À mon ami
Mon cher Enguerrand,
La jolie babillarde que tu m’as fait parvenir m’a beaucoup touché. Le joli papier que tu as utilisé était d’un goût des plus raffinés et ton calligraphie est forte agréable à déchiffrer.
Ta promesse de l’utilisation du PQ la prochaine fois en guise de papier à lettre est d’autant plus palpitante que cette matière a toujours déclenché chez moi des spasmes de plaisir assez étonnants.
Je suis donc au Canada comme tu l’as bien compris et je compte rentrer dans quelques mois avec, comme tu le souhaites, une maîtrise de l’accent local et une capacité à utiliser la moindre expression de nos cousins nord-américains. Un jour je serai le meilleur traducteur, je me battrai sans répit, je ferai tout pour être le vainqueur et gagner les défis, je parcourrai la terre entière, traquant avec espoir les expressions et leurs mystères, leurs secrets et leurs origiiiines ! QUEBECOIS ! Attrapez les tous !… Hm, au temps pour moi, je me suis emporté.
Entre deux orgies de sirop d’érable j’ai pu me réserver quelques minutes pour me balader à dos d’orignal dans les forêts enneigées qui aménagent très esthétiquement les rues de Montréal.
Oui, car il est dur, là-bas, de trouver les rues bétonnées et polluées que nous chérissons tant de notre côté de la Seine, ces véhicules motorisés à quatre roues, ces parisiens pressés et autres fils barbelés.
Mon paysage me manque.
N’aies crainte, je travaille mes croquis dans la neige, même si je dois t’avouer que les changements brutaux de température ne m’aident pas dans cette tâche, la neige fond, une nouvelle neige apparaît, j’ai du mal à adapter mon emploi du temps pour m’adonner à ce passe-temps que nous partageons et que nous chérissons. Je finirai ici aussi par maitriser cet art et te rendrai fier de la pureté de mon trait.
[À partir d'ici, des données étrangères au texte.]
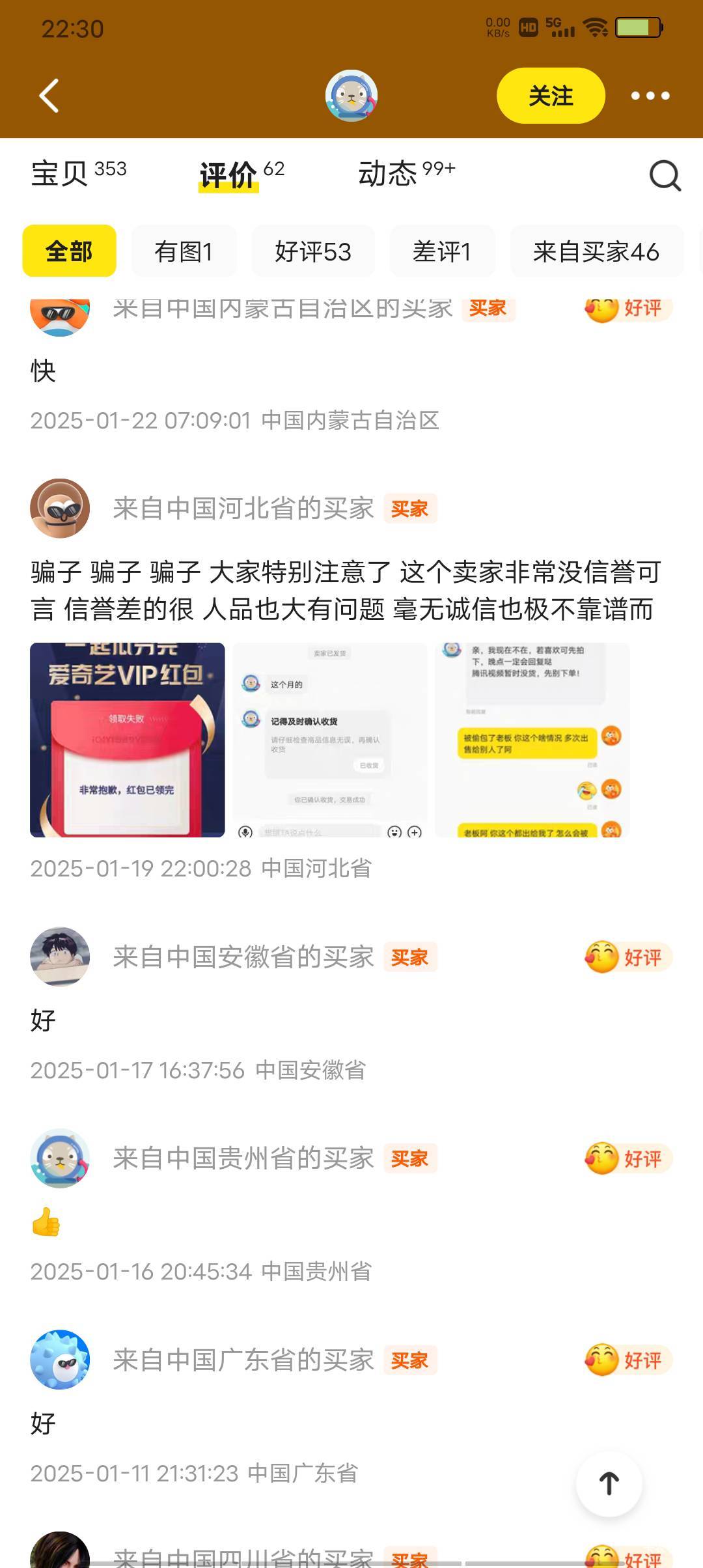 元梦这大聪明也是聪明还说不退，气不过了，五块大洋





94 / 作者:极速微：Mnkncr / 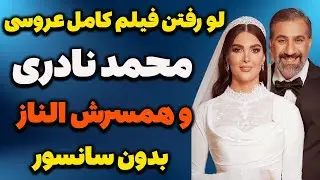 لورفتن فیلم عروسی غافلگیرکننده محمد نادری والناز؛شوخی جالب مهران غفوریان با محمد نادری در شب ازدواجش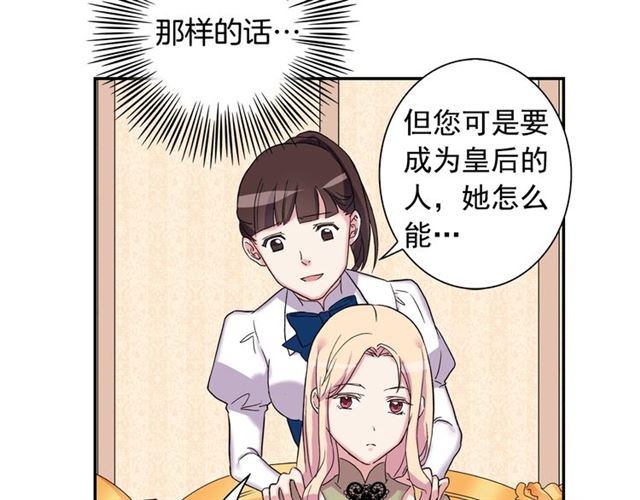 第12话 奇怪的侍女101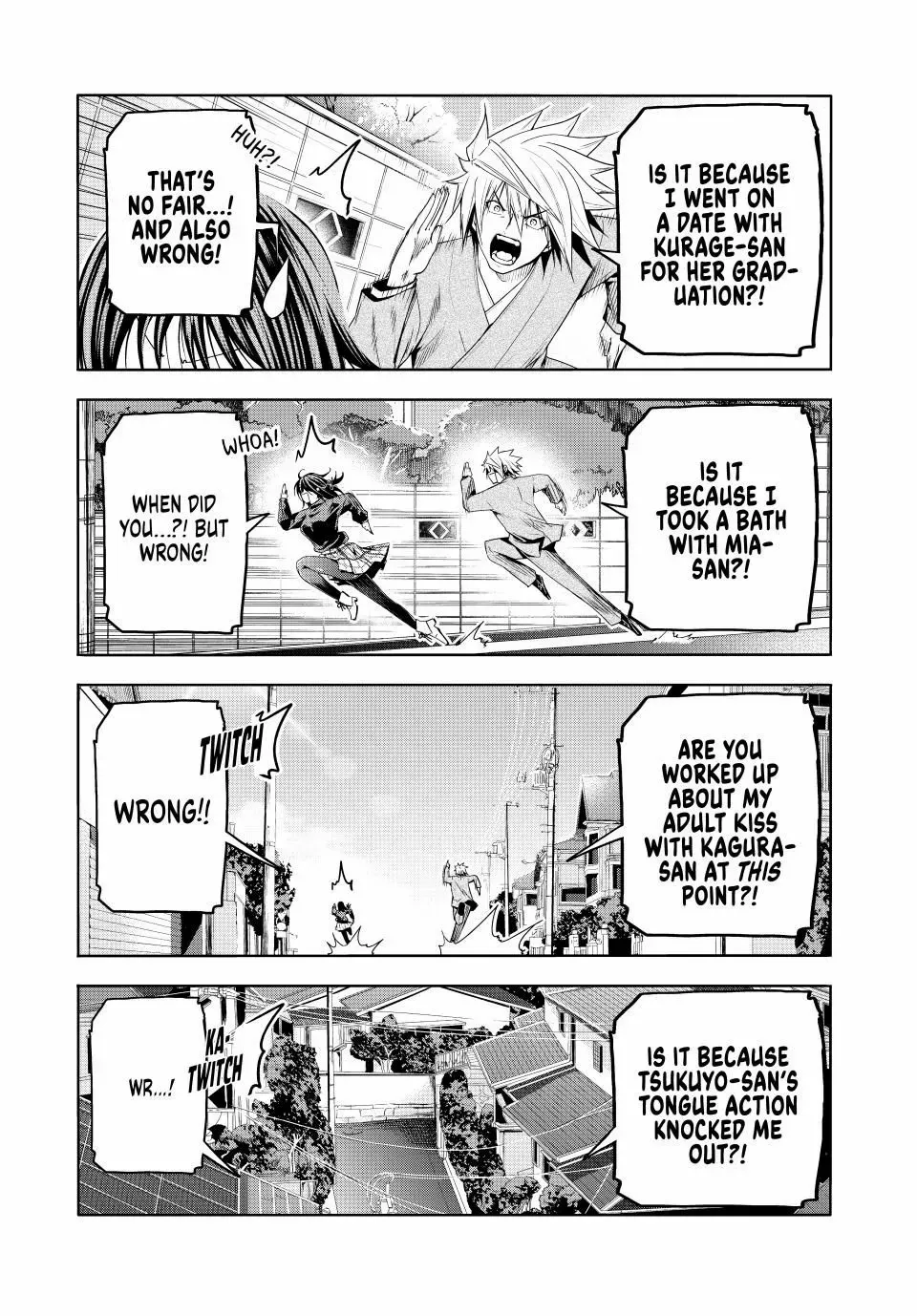 Temple  Manga Chapter 103 page 12 -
À l’époque ou tu posais ces quelques mots sur ce charmant papier, les oiseaux ne chantaient pas, le ciel n’était pas bleu et tes miches étaient gelées. Qu’en est-il à présent ? J’espère que tu les as réchauffées et que les oiseaux se sont mis à psalmodier pour l’occasion, sous un ciel #0000FF et un soleil qui réchauffe le palpitant. Le fait que la pollution soit toujours au rendez-vous m’a rassuré, certaines choses ne changent pas, c’est ce qui fait la beauté de ces petits villages dans lesquels nous aimons vivres, ces petits villages que l’on a peine à quitter.
Mon très cher Enguerrand, ta lettre m’a enivré, ta lettre m’a redonné espoir de trouver les amis qui me manquent à mon retour. Je vais essayer de kiffer ma life, si tu essaies de kiffer la tienne à foison. À donf comme disent les jeunes ces temps-ci.
N’hésite pas à m’envoyer de tes nouvelles, j’ai hâte de dévorer ta prochaine épistole.
Pardonne-moi le temps que j’ai pris à répondre à cette missive, j’ai du attendre l’inspiration, dont la ponctualité n’a d’égal que la longueur de cette bafouille.
À très bientôt mon ami.
Isabelle OPH
PS. Imagine que cette jolie image est le papier à lettre que j’ai choisi. J’espère qu’il te ravira autant que le tien m’a plu.